I called the tool using:

snakemake -s Snakefile predict -p --cores 64 --config mutations="data/pancancer_16_onlyrequiredcols.maf" output_dir="pancan16_ourmutation"

where data/pancancer_16_onlyrequiredcols.maf is my edited MAF file and I leave all other data as in the tutorial. Do you know why this error happens? Could it be that there is a problem with my mutation file or is the problem in the layout (e.g. not enough mutations in some of the known TSGs/oncogenes due to using only a subset of cancer types)?

I might add that the MAF file only contains the columns required according to this page, that is:

Hugo_Symbol (or named “Gene”) Chromosome

Maybe that has to do with the error?

Thank you for some hints on that.

Best,

Roman

ctokheim commented 3 years ago

This means that none of the genes listed in either the oncogene list (https://github.com/KarchinLab/2020plus/blob/master/data/gene_lists/oncogenes.txt) or tumor suppressor list (https://github.com/KarchinLab/2020plus/blob/master/data/gene_lists/tsgs.txt) used for training was found in your MAF file.

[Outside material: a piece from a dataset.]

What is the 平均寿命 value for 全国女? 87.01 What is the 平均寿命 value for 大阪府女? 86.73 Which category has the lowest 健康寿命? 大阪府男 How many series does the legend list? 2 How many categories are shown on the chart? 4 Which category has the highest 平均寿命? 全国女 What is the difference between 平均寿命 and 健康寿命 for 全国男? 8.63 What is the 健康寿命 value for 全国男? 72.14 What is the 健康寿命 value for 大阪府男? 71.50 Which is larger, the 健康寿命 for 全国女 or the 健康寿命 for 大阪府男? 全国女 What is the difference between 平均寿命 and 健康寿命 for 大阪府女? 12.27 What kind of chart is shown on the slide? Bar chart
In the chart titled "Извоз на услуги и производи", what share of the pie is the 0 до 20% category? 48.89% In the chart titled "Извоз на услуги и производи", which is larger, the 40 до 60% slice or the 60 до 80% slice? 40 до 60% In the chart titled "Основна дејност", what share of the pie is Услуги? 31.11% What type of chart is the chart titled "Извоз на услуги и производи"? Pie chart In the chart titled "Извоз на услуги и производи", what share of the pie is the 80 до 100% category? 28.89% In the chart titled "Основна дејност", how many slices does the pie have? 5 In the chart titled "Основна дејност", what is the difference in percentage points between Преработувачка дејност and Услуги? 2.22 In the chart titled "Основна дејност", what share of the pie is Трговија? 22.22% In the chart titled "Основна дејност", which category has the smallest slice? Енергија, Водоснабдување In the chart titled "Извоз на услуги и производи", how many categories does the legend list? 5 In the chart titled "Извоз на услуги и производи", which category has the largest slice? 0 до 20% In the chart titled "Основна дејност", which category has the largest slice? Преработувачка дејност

Can you check these files and see if the gene symbols are actually present in your MAF file.

schulter commented 3 years ago

Hi, thanks for the reply. The MAF file seems to be okay and contains mutations for both oncogenes and TSGs from the files you linked. Also, it doesn't seem to be a trimming error or similar formatting stuff. However, the features.txt file in the output dir as well as the summary file contain only roughly 1200 genes which is probably wrong, no? The MAF file contains mutations in 21731 genes and roughly 2.4 million mutations in total. All of the 71 tsgs and 51 oncogenes contain mutations. For the oncogenes, I have the following numbers of mutations per gene (number of rows in the MAF file for those genes):

PIK3CA 1429 KRAS 646 BRAF 549 MED12 479 CTNNB1 456 SETBP1 430 PDGFRA 429 ALK 376 CARD11 365 EGFR 360

The TSGs also look as expected with TP53, KMT2D and APC being the most frequently mutated genes.

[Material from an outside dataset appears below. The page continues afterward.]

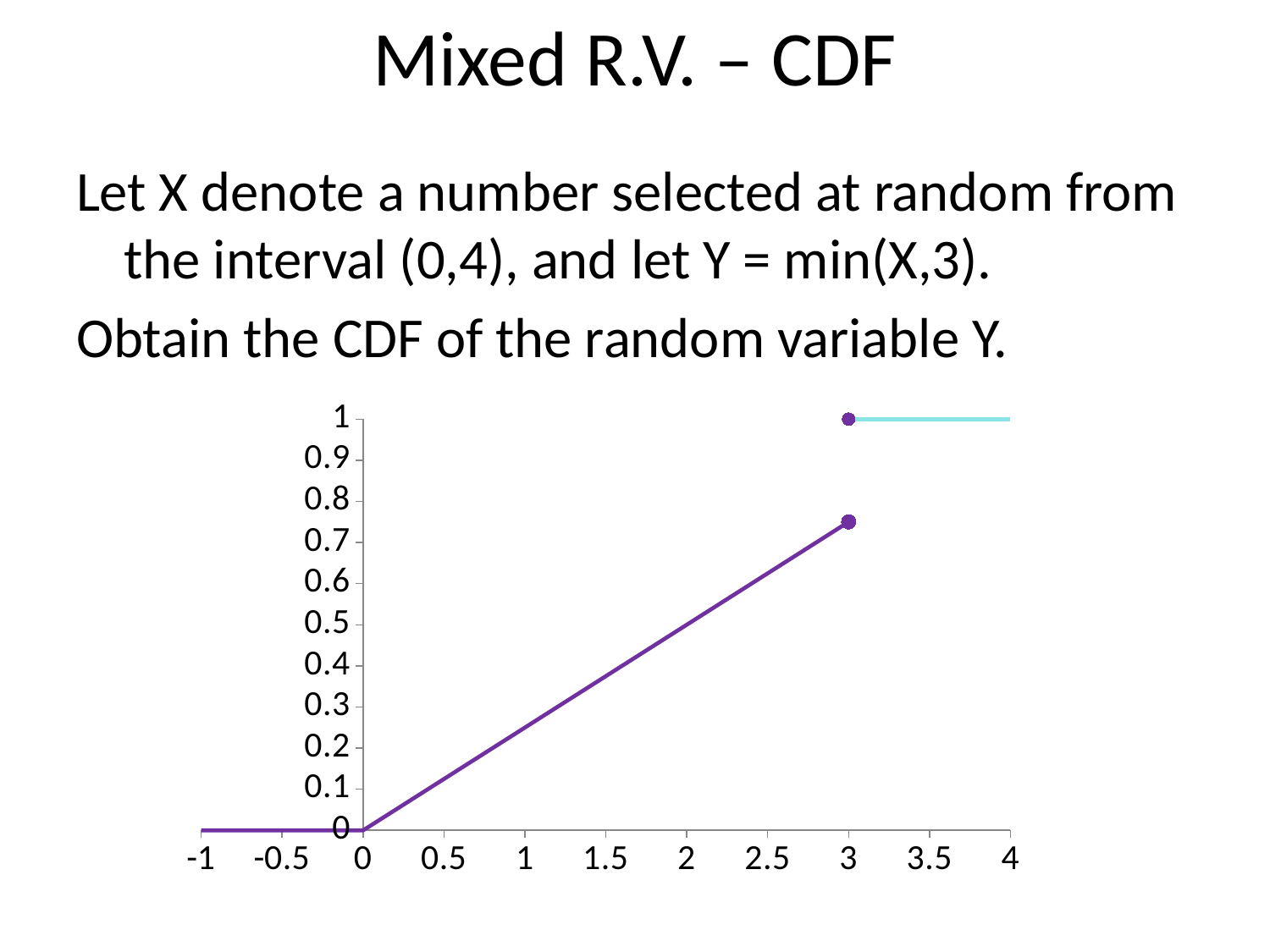
Is the value of the line at x = 1 greater or less than 0.5? less What is the lowest value shown on the x axis? -1 What is the highest value shown on the y axis? 1 Which is larger, the value of the line at x = 1 or at x = 2? x = 2 What kind of chart is shown on the slide? line chart Does the plotted line rise or fall as x increases from 0 to 3? rise Is the value of the lower marked point at x = 3 greater or less than 0.8? less Is the value of the line at x = 2 greater or less than 0.4? greater What is the value of the upper marked point at x = 3? 1 What is the value of the line at x = 4? 1 What is the value of the line at x = 0? 0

Further, the MAF contains the following classifications of variants:

Missense_Mutation 1252240 Silent 461766 3'UTR 218245 Intron 113019 Nonsense_Mutation 107922 Frame_Shift_Del 77033 5'UTR 52744 RNA 44178 Frame_Shift_Ins 35047 Splice_Site 31509 Splice_Region 23981 3'Flank 22011 5'Flank 15535 In_Frame_Ins 5861 In_Frame_Del 5349 Translation_Start_Site 1605 Nonstop_Mutation 1441 IGR 330

Here is the features.txt file containing summary statistics for only 1198 genes.

Does that help to solve the issue? I also downloaded hg19 from the tutorial page, converted it to fasta using twoBitToFa and extracted the gene sequences as indicated in the tutorial.

Thank you for your effort and time.

Best,

Roman

ctokheim commented 3 years ago

Can you run the unit test that evaluates whether the training command works on a toy dataset? You'll need the nose python package (pip install nose). From the top-level directory of 2020plus, you can run the following command:

$ nosetests tests/test_train.py

The error should be the same as what you observe on your data if there is a problem in the code.

schulter commented 3 years ago

The test ran through and also the training on the original data works as expected. The error only occurs on my particular data set. Somehow the oncogene.txt in the output folder contains 18,000 lines while the tsg.txt contains only 1198 lines and the summary then also only 1198 lines. This is different in both, the pan-cancer and bladder cancer examples you provide and I assume it produces the observed error message. So the problem lies rather somewhere with probabilistic2020 where my data set must be somehow different from the provided examples. Is that correct? I'm trying to dig further into the issue and will try to run 20/20+ directly on a TCGA MAF file with minimal processing.

schulter commented 3 years ago

I found the error. The coordinates in my MAF files are from HG38 while the snvboxgenes.bed file is for HG19. So this is actually a duplicate from #16 and I will close this issue. However, maybe you could consider a clear error as most (at least TCGA) MAF files contain a column for the reference genome build. Thanks for your help again!